Ignoro se o ditador se referia apenas ao país, ou alargava essa sua visão ao mundo inteiro. De qualquer modo, rememorando a frase, ocorre-me também dizer que em Portugal sempre houve ricos, sempre os há-de haver, é preciso que os haja. Temos necessidade deles para podermos mostrar a imagem do país real, o país que come bem e traja chique, usa Rolex no pulso, tem Bentley e chofer, vai a Miami com mais facilidade e conforto do que você e eu chegámos a Oeiras. O país que, juntamente com o que temos de Património Mundial, o Vinho do Porto, as praias do Algarve, e a carne do porco preto alentejano, é nossa obrigação mostrar ao mundo.
A pequena burguesia com as suas hipotecas e os pobres com as suas necessidades, embora formem o grosso da população não representam o Portugal verdadeiro, o das epopeias, o Portugal audaz, empreendedor e enérgico, dinâmico. São classes que constantemente se atrasam na História e no desenvolvimento, sem ousadia para a luta, sem visão. São a massa dos fiéis das igrejas, os simples que gritam nas revoluções e fazem o V com os dedos.

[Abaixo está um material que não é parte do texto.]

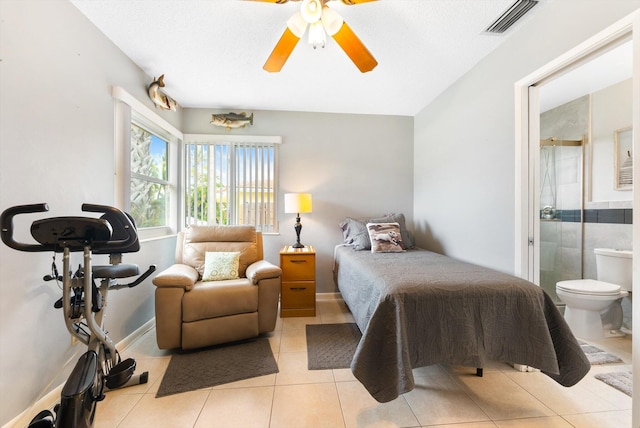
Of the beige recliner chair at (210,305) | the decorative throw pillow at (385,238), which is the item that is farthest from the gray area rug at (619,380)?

Delas pouco ou nada há a esperar, são gente que, nascida subalterna, se acomoda aos revezes dizendo que é o Destino. Melhor seria se tomassem o elevado exemplo que dão os senhores empreiteiros, capazes de gerar fortunas como por mágica; os senhores políticos, que com argúcia tomam um país inteiro por conta; ou os senhores da banca, abençoados de Mercúrio e tão capazes nas versões financeiras da multiplicação dos pães.
Esses, sim, nesses corre a seiva que torna grandes as nações, e bem merecem que se lhes eleve uma estátua. A plebe que os acusa, insulta, e deseja que vão para o Inferno, melhor faria em estudar-lhes as qualidades.